Un nuovo meriggio si alza sul cielo d’Italia. Una pace profonda si prepara nelle nostre città e ne’ borghi. Trono e altare, croce e spada sono oggi tornati all’amplesso spezzato da circa /53/ un secolo. Abbiamo oggi la consolazione insperata di sentir consertati i due grandi nostri ideali di religione e patria, e di vedere spenta – e speriamo per sempre – la lotta che frazionava l’Italia fin sotto gli ultimi campanili dell’Alpe in comico duello fra il curato e il segretario comunale.

Nel 1920, quando il sottoscritto venne difeso, in una polemica giornalistica, dal foglio di battaglia che serviva di trincea quotidiana all’On. Mussolini, fu affermato su quel foglio che un bivio poteva aprirsi inevitabile, dinnanzi ad ogni prete, ad ogni cattolico d’Italia: il bivio di Chiesa e Patria.

No, io scrissi allora; dinnanzi a me sacerdote, frate in tutto me stesso, da’ piedi a’ capelli – dinanzi a me, guida spirituale di fanti, di arditi, di legionari, no, dinnanzi a me non v’è, non si aprirà mai il bivio fatale.

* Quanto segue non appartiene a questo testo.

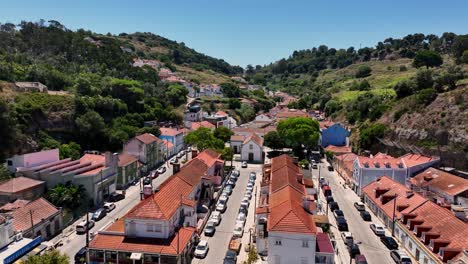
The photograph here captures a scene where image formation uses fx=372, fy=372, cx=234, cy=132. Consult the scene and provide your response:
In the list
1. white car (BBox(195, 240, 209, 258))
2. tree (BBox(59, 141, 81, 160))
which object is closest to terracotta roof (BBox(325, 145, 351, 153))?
white car (BBox(195, 240, 209, 258))

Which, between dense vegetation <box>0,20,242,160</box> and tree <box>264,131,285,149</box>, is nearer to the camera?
dense vegetation <box>0,20,242,160</box>

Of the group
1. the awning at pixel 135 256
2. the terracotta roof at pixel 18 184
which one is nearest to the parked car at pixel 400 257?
the awning at pixel 135 256

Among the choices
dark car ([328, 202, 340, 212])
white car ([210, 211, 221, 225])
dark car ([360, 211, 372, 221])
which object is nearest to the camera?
white car ([210, 211, 221, 225])

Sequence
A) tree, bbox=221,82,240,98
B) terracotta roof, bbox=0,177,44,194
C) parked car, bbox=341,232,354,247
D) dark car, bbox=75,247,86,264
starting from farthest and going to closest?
tree, bbox=221,82,240,98
terracotta roof, bbox=0,177,44,194
parked car, bbox=341,232,354,247
dark car, bbox=75,247,86,264

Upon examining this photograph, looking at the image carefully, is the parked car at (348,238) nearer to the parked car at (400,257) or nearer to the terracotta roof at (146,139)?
the parked car at (400,257)

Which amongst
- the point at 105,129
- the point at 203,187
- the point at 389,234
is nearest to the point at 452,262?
the point at 389,234

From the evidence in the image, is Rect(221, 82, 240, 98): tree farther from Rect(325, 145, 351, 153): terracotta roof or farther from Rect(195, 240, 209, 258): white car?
Rect(195, 240, 209, 258): white car
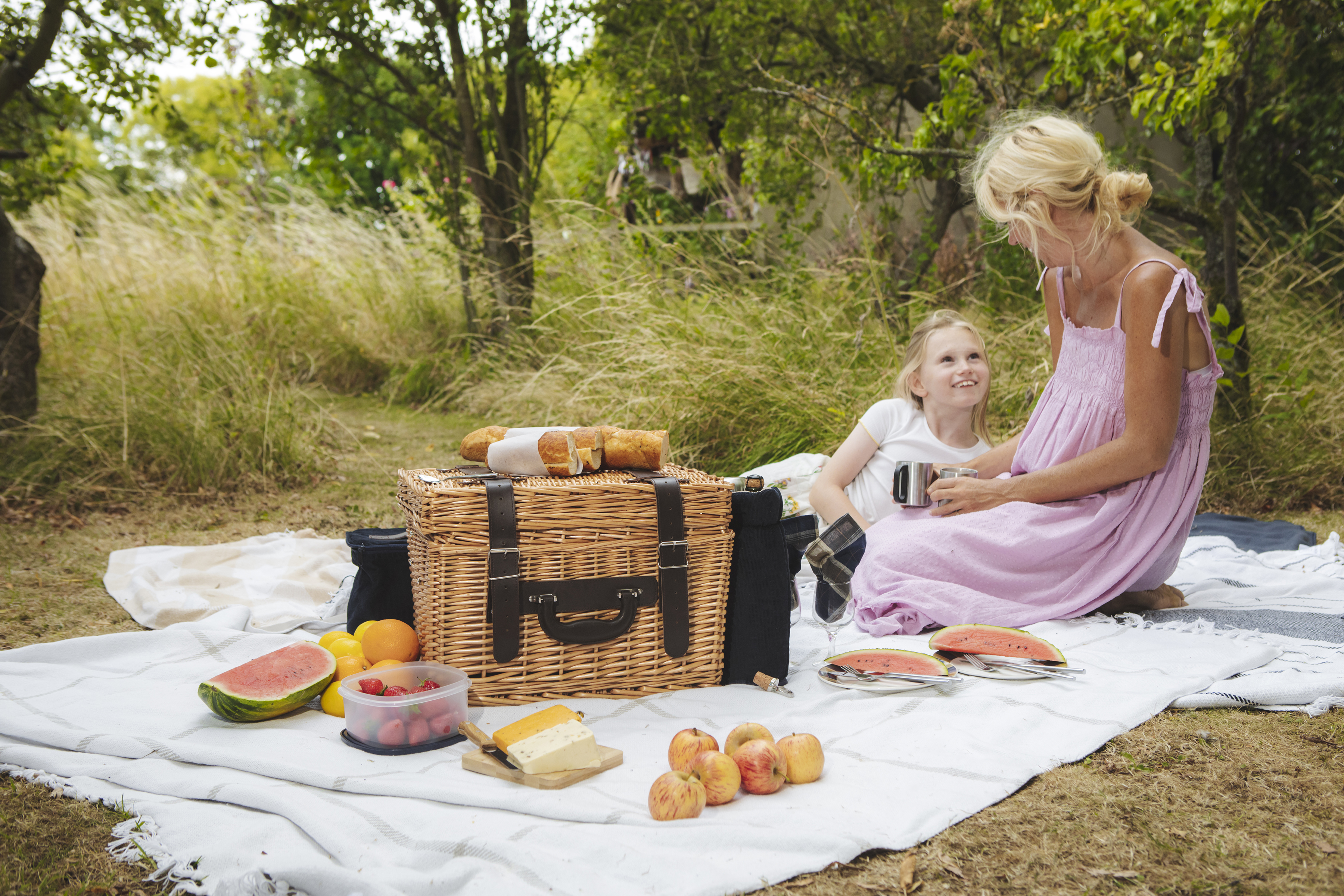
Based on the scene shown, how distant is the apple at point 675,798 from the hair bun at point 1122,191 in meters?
2.09

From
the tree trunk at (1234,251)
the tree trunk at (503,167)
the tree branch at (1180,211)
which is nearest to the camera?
the tree trunk at (1234,251)

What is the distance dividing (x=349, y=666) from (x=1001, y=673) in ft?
5.72

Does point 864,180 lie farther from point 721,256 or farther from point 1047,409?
point 1047,409

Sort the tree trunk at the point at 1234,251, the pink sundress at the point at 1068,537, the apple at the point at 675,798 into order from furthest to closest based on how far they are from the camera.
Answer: the tree trunk at the point at 1234,251 < the pink sundress at the point at 1068,537 < the apple at the point at 675,798

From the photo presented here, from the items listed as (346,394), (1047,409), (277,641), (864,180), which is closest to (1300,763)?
(1047,409)

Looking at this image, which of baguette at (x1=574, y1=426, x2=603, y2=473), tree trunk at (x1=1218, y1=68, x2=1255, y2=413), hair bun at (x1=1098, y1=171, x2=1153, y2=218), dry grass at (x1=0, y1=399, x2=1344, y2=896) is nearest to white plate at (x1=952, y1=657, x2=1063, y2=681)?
dry grass at (x1=0, y1=399, x2=1344, y2=896)

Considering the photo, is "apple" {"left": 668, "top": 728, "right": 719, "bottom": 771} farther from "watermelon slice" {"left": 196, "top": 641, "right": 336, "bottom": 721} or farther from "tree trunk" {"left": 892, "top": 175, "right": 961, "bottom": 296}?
"tree trunk" {"left": 892, "top": 175, "right": 961, "bottom": 296}

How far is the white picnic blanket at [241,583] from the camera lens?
3.10m

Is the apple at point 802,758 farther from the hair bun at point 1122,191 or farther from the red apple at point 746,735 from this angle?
the hair bun at point 1122,191

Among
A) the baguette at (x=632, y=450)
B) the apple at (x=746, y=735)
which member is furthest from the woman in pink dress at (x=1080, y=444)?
the apple at (x=746, y=735)

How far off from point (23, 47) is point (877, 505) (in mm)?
5390

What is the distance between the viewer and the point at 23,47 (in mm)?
5238

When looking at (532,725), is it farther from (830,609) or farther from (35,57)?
(35,57)

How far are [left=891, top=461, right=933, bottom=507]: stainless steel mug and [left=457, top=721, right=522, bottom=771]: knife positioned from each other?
165 cm
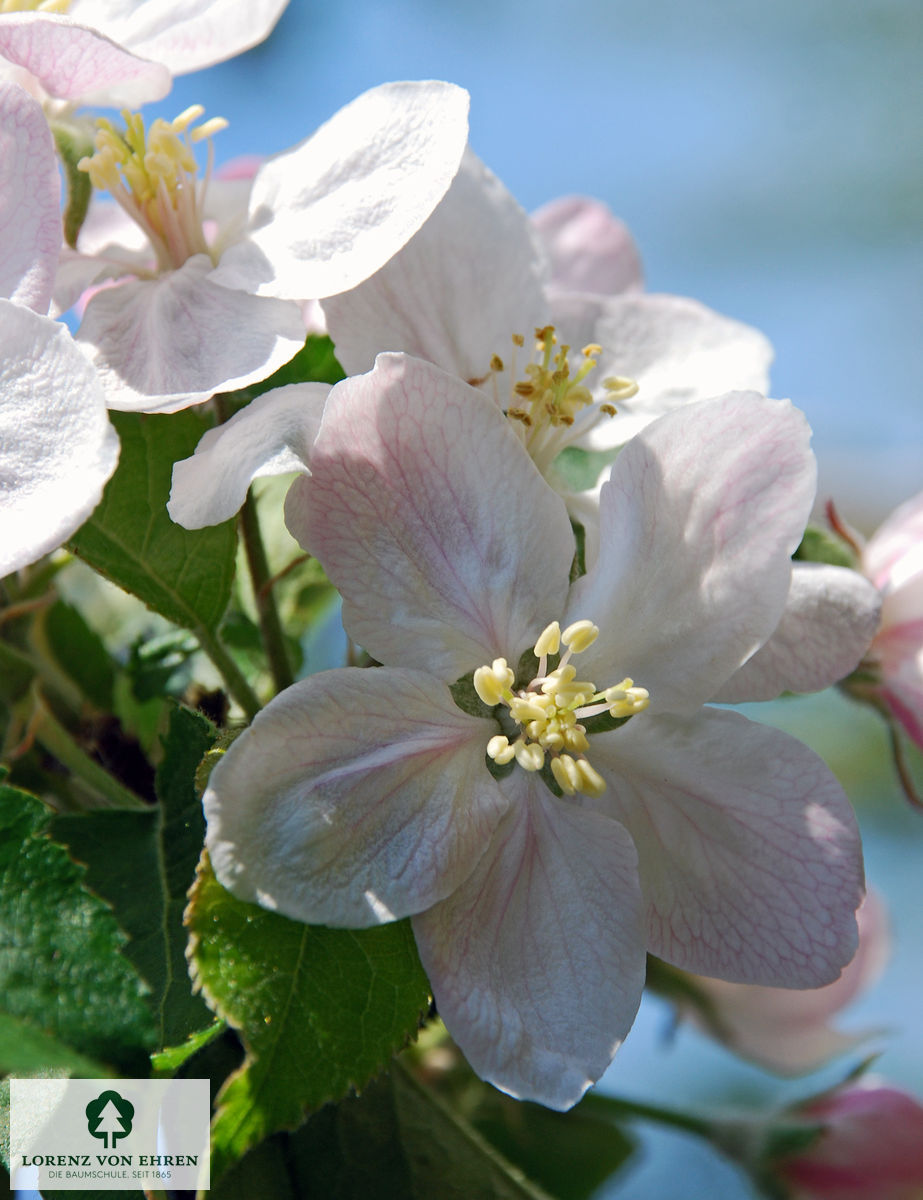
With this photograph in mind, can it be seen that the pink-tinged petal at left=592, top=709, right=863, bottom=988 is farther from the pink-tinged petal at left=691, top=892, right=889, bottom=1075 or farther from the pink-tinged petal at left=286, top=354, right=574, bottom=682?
the pink-tinged petal at left=691, top=892, right=889, bottom=1075

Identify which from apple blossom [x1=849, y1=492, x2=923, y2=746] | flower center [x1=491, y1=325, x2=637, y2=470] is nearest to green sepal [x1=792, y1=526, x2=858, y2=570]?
apple blossom [x1=849, y1=492, x2=923, y2=746]

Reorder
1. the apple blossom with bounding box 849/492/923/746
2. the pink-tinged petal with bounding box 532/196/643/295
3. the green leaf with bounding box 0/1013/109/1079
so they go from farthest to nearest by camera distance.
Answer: the pink-tinged petal with bounding box 532/196/643/295 → the apple blossom with bounding box 849/492/923/746 → the green leaf with bounding box 0/1013/109/1079

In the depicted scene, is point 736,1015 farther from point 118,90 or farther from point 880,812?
point 880,812

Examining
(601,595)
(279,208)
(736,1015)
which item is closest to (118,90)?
(279,208)

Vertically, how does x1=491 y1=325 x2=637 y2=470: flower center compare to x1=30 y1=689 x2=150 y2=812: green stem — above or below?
above

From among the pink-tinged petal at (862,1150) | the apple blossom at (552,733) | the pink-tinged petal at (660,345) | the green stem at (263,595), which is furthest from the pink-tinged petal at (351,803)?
the pink-tinged petal at (862,1150)

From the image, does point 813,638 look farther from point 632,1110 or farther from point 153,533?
point 632,1110
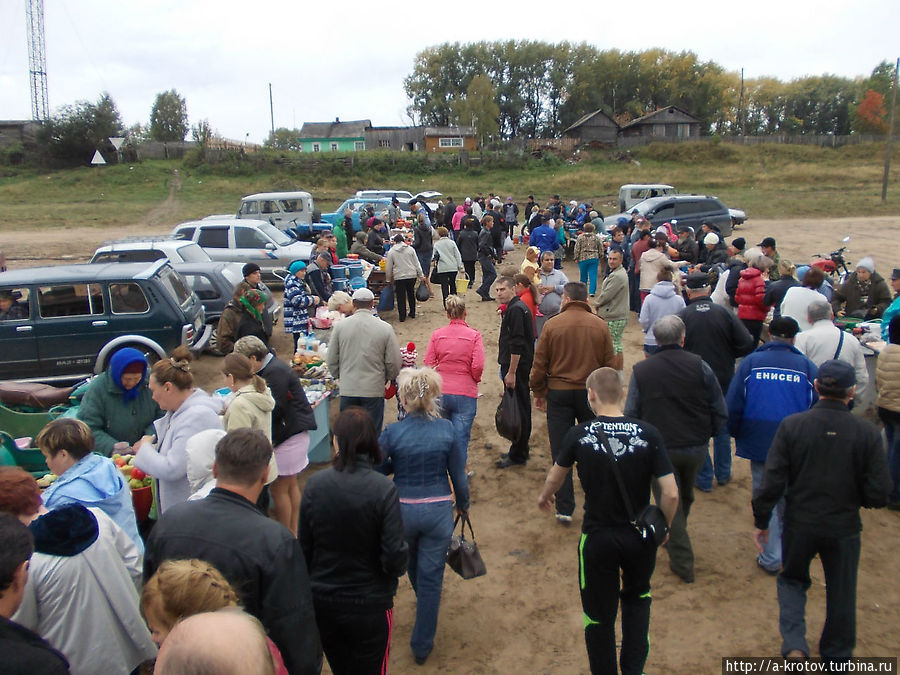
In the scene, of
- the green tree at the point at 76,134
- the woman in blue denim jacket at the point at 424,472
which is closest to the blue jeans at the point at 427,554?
the woman in blue denim jacket at the point at 424,472

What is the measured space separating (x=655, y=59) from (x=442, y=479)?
8675 centimetres

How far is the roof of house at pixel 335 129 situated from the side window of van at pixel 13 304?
60.6m

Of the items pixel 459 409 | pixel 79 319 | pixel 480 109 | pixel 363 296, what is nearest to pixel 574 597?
pixel 459 409

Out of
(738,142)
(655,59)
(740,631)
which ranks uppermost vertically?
(655,59)

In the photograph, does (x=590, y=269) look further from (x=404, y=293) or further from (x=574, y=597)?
(x=574, y=597)

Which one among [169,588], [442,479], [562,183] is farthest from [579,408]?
[562,183]

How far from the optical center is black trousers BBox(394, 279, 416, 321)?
12609 millimetres

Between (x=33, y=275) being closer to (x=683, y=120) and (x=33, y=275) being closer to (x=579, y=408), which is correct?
(x=579, y=408)

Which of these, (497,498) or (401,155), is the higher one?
(401,155)

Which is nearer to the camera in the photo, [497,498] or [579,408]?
[579,408]

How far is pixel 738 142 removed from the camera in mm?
57156

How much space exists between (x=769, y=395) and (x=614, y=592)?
2.14 meters

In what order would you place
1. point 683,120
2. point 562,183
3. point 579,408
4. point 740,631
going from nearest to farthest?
point 740,631 → point 579,408 → point 562,183 → point 683,120

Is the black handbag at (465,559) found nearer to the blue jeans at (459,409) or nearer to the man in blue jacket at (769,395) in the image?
the blue jeans at (459,409)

No, ripetiamo ora più fortemente, no, amatissimo Duce d’Italia! Per la vostra opera, per il vostro genio, non più bivii, non più scissioni, ma una sola via regale, ampia, luminosa, ascendente, si apre a tutti, a tutti gli italiani. Gloria a Voi, o Duce invitto! Grazie a S. M. il Re Vittorio Emanuele III e grazie al cuore dell’Undecimo Pio! Lode a Dio che ha posto l’Italia alla testa della civiltà.